**COMPLETA QUANTO SEGUE:**
[1] Quali fondi librari nomina il brano sui manoscritti di Ivrea, e quanti codici del IX secolo attribuisce a ciascuno?
[2] Prosegui il brano sui manoscritti di Ivrea, ripartendo subito dopo la sua ultima frase.

**ESTRATTO DEL TESTO:**
————————
Nel quadro del regno d’Italia (ossia la parte settentrionale della penisola e tutta la Toscana), Ivrea compare come sede autonoma per più ragioni, geopolitiche e culturali. Ma un motivo fondamentale, di carattere pratico, deve certamente essere stato la capacità della diocesi eporediese di garantire i mezzi necessari per una efficace doctrina: libri e uomini dotti. “Nella rinascita carolingia Ivrea sembra guadagnare un rango europeo”, ha scritto Mirella Ferrari, indagando la consistenza dei fondi della Biblioteca Capitolare: una trentina di codici manoscritti conservati a Ivrea risale al IX secolo; molti sono importati da un versante o dall’altro delle Alpi, ma almeno cinque si realizzarono in loco durante quella centuria.
Il numero complessivo è straordinario, soprattutto se paragonato con quello di altri fondi: la Biblioteca della Basilica di Sant’Ambrogio a Milano possiede tre codici del IX secolo, la Capitolare di Monza una decina, del monastero padano di Bobbio (lo scriptorium più importante dell’Italia settentrionale) sopravvivono circa sessanta dello stesso periodo. Tra l’altro, risale al secondo quarto del IX secolo, confezionata in area pavese o lombarda, una raccolta di leggi longobarde e imperiali, conservata appunto nella Biblioteca Capitolare di Ivrea (XXXIV [5]), in cui compaiono anche le disposizioni di Corteleona, con la famosa menzione del centro canavesano e del suo vescovo (f. 54r).
Si tratta di un manoscritto importante, sia per lo studio della legislazione germanica sia per la tradizione dei capitolari carolingi, di cui è uno dei pochi testimoni superstiti. In esso il toponimo compare nella forma Eporegia, che verosimilmente è quella adottata dalla cancelleria reale, mentre in altri due manoscritti che contengono lo stesso Capitolare (Modena, Archivio Capito-lare, O.I.2, f. 179v e Forschungsbibliothek Gotha, Memb. I 84, f. 407r), la forma è Eboreia, forse più vicina al parlato, indubbiamente prossima all’esito tardivo “Ivrea”.
————————
**DATI FORNITI:**
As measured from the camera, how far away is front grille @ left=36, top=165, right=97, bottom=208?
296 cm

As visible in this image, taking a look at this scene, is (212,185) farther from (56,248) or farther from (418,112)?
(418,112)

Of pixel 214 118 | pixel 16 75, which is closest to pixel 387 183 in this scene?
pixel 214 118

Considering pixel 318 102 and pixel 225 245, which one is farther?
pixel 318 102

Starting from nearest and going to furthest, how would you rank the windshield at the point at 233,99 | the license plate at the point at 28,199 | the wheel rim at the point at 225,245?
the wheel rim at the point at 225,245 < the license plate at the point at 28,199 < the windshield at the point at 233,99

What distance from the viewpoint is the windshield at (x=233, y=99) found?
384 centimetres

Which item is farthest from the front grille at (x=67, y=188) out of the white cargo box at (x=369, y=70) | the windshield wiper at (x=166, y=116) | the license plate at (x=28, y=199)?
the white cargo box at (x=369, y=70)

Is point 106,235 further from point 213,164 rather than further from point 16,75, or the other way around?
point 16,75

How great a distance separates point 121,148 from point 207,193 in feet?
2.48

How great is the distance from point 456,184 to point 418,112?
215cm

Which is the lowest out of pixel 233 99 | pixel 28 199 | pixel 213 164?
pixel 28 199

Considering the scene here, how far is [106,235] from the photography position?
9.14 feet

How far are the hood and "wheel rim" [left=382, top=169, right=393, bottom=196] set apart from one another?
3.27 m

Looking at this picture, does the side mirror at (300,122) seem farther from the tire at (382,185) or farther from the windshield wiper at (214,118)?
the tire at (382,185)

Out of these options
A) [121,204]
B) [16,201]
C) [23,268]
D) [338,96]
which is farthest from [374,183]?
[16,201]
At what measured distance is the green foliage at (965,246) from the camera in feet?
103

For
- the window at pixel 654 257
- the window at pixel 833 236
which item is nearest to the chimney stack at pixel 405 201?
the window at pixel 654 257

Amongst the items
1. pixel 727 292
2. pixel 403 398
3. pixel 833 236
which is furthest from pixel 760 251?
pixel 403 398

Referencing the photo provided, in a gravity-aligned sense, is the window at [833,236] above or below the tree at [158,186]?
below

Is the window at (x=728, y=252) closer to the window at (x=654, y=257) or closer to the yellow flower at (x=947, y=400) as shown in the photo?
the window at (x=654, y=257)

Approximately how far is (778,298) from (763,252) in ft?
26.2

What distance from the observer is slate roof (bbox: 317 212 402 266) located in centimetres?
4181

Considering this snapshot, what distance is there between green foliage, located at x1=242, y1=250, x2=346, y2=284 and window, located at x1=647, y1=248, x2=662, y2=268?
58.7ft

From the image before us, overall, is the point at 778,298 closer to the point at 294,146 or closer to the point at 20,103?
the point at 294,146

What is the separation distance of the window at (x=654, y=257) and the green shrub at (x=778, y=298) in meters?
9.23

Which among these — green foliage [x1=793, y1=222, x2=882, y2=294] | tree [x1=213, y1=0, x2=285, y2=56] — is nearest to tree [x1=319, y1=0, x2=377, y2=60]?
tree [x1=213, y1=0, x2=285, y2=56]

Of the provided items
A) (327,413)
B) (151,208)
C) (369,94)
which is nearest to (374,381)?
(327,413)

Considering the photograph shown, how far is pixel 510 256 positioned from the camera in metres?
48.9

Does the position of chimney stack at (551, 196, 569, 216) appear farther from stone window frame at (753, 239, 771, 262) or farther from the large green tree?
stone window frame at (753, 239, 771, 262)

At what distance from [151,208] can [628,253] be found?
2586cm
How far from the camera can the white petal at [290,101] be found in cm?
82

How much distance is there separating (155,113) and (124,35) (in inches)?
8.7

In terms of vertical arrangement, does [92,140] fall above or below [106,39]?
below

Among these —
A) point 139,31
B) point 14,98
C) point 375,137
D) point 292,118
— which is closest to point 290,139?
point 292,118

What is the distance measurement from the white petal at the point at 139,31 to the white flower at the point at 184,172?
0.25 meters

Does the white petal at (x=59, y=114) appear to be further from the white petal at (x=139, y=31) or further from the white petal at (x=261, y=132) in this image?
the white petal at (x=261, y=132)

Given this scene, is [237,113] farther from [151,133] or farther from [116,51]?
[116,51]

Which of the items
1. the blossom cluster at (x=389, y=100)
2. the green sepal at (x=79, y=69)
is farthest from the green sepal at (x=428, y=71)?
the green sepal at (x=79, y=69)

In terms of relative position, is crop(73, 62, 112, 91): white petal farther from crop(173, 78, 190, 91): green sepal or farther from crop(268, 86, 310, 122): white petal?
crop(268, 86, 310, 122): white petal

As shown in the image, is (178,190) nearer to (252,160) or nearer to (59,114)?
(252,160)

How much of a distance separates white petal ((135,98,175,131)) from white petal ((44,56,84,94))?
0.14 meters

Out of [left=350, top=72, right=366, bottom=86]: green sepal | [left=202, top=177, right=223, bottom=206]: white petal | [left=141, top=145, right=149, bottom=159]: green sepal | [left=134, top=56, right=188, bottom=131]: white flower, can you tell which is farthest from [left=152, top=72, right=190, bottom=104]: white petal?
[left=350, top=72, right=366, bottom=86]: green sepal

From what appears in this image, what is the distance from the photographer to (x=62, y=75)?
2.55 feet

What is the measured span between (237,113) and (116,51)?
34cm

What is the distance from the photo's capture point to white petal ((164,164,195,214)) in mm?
————————
**RISPOSTE AI COMPITI:**
[1]
- Biblioteca Capitolare di Ivrea: una trentina
- Biblioteca della Basilica di Sant'Ambrogio a Milano: tre
- Capitolare di Monza: una decina
- Monastero di Bobbio: circa sessanta

[2]
Dopo la morte di Ludovico il Pio (840), Lotario non tardò a manifestare il desiderio di rinforzare la propria linea ereditaria, associando al trono suo figlio Ludovico II. Questi, che nell’844 si trovava a Bologna, venuto a sapere dell’elezione del papa Sergio II, si diresse verso Roma accompagnato dall’esercito e da una delegazione di ecclesiastici e di vassalli, con l’intenzione di ottenere la sottomissione e la fedeltà del nuovo pontefice. Sergio accolse Ludovico e lo consacrò “re dei Longobardi”, ma si rifiutò fermamente di sottomettersi alla sua persona: l’unica autorità a cui si rinnovava l’obbedienza era quella dell’imperatore Lotario.
Secondo il cronista dell’avvenimento, Anastasio il Bibliotecario – personaggio di eccezionale cultura ed erudizione per quell’epoca, biografo di vari pontefici e spettatore della discussione – nessun argomento dei delegati del re fu superiore a quelli di Sergio, il cui discorso e la cui prudenza stemperarono le irose pretese degli interlocutori.
È significativo che lo stesso Anastasio, menzionando gli ecclesiastici che avevano accompagnato Ludovico a Roma, ricordi per nome ventidue vescovi, prima di scrivere et caeteri (“più tutti gli altri”): all’inizio dell’elenco, dopo Gregorio di Ravenna e Angelberto di Milano, il terzo presule ricordato è Giuseppe, vescovo di Ivrea, noto per essere stato anche abate della Novalesa; il sesto è Norgaudo, vescovo di Vercelli, e più avanti nella lista compare anche Odel-verto, vescovo di Acqui (in totale tre ecclesiastici del Piemonte). La presenza di Giuseppe e la sua posizione all’interno della lista costituiscono un segno ulteriore del legame politico tra la diocesi di Ivrea e l’amministrazione del regno d’Italia a guida dei sovrani carolingi.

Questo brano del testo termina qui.